:: DOCUMENT ::
────
The past two years have seen almost constant change in Google’s algorithm. They just changed it again. This change is very welcome. Google’s core algorithm is a never-ending process. As soon as it has finished calculating the rankings of all the Web pages in the world it starts all over again. After the algorithm has given every page a ranking, Google then applies “filters,” which adjust the rankings of every page either up or down. The two important filters that command everyone’s attention are Panda and Penguin. Penguin judges pages for the quality of the links that point to it and Panda judges the quality of a page’s content. There have been big movements on Panda over the past week, and you may find that the rankings of your law firm’s website pages have suddenly adjusted. Search Engine Journal and Search Engine Land spotted these moves. Search Engine Roundtable gives us the techie angle on the changes and Moz Blog has a nice trick you can use to manipulate rankings if you have a large law firm.
────
:: GOAL OF THE EXERCISE ::
Answer these from the text on Google's algorithm:
(a) What does Google apply once the algorithm has ranked every page, and what do they do?
(b) What does the Penguin filter judge?
(c) Which source gives the techie angle on the changes?

:: EXTRACTED MATERIAL ::
────
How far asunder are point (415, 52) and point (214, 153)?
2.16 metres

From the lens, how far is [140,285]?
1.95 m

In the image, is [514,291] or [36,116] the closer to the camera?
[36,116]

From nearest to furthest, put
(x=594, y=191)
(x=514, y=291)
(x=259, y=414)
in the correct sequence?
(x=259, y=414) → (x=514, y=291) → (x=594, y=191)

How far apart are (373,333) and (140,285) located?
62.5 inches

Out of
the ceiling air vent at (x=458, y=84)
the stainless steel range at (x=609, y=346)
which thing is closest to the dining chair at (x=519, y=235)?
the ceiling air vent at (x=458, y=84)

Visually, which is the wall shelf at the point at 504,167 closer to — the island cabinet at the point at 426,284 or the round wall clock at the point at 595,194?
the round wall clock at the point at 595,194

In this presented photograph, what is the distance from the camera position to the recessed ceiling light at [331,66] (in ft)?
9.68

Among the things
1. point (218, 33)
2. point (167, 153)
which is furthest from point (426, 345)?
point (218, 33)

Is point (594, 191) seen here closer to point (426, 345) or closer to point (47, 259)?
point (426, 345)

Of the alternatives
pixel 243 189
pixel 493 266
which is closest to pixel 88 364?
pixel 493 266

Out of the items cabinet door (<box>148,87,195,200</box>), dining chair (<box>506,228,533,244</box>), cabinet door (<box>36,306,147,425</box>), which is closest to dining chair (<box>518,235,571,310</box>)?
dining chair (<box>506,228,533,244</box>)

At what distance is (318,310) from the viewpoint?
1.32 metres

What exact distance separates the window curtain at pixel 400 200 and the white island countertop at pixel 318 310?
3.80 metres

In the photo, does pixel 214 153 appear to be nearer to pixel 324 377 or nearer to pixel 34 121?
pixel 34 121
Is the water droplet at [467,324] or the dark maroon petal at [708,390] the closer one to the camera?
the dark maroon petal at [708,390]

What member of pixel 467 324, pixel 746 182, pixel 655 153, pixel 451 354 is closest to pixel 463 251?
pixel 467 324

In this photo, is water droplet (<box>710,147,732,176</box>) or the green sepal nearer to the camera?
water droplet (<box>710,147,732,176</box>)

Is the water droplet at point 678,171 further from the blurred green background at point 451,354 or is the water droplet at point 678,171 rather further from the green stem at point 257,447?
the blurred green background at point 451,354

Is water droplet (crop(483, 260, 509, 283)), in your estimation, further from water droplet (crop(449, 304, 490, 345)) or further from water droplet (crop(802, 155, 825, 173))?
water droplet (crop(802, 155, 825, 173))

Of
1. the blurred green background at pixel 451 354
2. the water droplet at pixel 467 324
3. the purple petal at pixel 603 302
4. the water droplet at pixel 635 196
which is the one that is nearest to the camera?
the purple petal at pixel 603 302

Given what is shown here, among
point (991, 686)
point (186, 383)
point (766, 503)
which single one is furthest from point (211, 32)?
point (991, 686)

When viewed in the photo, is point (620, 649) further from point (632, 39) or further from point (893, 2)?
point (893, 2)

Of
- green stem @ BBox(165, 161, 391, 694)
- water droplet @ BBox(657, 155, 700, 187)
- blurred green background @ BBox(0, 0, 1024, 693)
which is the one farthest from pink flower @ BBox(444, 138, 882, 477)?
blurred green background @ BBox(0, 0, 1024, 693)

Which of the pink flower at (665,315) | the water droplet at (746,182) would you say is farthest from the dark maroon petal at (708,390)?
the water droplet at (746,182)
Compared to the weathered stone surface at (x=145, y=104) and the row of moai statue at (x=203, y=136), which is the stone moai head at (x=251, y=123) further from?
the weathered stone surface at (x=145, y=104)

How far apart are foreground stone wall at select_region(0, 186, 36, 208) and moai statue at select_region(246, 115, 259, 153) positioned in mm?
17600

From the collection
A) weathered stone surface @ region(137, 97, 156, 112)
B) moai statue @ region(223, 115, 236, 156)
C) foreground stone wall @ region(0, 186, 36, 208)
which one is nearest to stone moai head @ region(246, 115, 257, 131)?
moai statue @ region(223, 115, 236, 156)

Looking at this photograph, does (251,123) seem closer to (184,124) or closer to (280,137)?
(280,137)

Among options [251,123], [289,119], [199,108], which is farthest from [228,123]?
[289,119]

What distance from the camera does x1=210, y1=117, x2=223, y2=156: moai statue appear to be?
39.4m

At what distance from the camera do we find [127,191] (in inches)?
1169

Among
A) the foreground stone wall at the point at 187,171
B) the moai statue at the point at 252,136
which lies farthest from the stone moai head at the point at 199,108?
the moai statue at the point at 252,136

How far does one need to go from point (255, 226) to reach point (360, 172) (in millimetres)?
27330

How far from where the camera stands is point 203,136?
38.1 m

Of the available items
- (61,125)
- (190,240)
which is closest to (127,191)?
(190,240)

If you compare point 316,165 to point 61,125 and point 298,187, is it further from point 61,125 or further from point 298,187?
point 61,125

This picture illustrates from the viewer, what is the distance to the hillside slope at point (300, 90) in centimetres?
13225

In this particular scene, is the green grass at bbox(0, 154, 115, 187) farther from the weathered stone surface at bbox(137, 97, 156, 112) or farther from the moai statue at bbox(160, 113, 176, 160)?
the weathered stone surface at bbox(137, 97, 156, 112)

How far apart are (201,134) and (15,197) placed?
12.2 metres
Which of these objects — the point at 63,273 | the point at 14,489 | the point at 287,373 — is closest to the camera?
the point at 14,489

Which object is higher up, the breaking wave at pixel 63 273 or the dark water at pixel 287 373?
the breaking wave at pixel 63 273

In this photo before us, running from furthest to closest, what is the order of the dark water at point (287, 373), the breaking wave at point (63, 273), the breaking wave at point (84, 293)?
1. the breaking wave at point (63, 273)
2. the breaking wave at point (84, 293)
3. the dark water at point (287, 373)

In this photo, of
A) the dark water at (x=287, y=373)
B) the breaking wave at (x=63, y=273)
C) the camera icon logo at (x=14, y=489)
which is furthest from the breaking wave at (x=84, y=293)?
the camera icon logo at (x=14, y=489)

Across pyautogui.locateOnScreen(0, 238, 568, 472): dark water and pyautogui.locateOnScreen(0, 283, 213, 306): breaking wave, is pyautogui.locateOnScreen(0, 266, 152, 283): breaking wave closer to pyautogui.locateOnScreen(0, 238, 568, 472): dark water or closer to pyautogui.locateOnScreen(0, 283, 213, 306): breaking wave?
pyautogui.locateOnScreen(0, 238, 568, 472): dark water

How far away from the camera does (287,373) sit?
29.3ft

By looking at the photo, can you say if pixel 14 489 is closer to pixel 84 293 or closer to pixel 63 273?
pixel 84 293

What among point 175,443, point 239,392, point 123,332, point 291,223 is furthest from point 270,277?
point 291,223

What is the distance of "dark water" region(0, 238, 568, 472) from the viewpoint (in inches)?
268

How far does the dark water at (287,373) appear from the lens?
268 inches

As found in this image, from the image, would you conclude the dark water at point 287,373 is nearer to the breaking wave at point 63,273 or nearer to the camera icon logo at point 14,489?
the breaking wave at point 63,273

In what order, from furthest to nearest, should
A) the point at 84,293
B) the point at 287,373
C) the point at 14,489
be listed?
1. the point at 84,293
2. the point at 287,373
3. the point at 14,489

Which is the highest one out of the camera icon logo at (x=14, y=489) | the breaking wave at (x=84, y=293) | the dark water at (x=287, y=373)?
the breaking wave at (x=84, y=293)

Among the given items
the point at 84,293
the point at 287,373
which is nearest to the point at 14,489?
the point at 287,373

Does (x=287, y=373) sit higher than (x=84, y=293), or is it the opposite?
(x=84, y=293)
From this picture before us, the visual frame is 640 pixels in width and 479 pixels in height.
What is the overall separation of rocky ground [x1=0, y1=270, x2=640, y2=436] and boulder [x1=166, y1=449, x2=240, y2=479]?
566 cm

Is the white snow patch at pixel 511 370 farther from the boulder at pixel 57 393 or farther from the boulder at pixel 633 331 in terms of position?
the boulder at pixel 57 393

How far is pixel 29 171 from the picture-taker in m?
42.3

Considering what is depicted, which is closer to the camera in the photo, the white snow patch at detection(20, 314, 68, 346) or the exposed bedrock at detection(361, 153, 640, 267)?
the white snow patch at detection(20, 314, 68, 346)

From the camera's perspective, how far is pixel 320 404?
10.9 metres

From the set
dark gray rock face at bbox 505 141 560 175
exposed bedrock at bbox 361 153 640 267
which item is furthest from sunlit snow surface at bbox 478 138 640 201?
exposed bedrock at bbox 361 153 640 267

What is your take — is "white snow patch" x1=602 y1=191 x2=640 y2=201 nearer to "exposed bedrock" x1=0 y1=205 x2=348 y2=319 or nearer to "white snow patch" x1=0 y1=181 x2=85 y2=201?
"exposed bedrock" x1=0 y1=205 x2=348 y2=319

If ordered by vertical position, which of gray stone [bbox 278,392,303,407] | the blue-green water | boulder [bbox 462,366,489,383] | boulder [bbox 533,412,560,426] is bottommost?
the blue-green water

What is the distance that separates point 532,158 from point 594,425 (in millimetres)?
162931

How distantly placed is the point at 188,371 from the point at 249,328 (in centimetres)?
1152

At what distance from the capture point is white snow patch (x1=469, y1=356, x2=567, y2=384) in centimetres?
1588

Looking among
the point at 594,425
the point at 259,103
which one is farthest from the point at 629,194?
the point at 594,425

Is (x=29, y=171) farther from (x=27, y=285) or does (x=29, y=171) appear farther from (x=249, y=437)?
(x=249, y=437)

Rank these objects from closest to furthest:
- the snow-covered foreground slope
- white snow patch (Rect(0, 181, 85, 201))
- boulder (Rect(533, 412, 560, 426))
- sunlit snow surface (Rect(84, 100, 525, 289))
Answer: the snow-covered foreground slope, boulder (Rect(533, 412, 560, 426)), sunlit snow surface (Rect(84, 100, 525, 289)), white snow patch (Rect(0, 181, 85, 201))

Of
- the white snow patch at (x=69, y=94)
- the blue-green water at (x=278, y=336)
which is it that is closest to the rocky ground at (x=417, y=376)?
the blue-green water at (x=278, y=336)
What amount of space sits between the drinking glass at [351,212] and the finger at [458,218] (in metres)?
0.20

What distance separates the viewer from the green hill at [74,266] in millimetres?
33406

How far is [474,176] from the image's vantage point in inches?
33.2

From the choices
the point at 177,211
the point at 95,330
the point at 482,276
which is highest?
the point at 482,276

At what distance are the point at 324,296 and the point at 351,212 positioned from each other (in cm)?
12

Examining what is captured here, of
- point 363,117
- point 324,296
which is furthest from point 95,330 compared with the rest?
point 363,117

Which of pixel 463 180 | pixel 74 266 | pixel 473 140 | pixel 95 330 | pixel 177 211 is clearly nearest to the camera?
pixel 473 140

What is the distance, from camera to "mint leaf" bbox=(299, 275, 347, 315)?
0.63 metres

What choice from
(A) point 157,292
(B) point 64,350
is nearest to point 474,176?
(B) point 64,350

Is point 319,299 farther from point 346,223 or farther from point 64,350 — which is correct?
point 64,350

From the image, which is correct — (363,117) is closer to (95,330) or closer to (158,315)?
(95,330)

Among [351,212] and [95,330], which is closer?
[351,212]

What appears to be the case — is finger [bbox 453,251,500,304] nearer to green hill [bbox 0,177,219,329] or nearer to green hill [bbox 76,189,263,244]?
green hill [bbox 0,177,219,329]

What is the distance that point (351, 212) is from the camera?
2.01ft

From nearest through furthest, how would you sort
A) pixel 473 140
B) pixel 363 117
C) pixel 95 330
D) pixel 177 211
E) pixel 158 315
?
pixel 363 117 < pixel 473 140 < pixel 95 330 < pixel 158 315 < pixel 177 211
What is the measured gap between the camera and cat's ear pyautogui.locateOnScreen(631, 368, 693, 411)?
────
:: WRITTEN REPLY ::
(a) Google applies filters, which adjust the rankings of every page up or down.
(b) Penguin judges pages for the quality of the links that point to them.
(c) Search Engine Roundtable.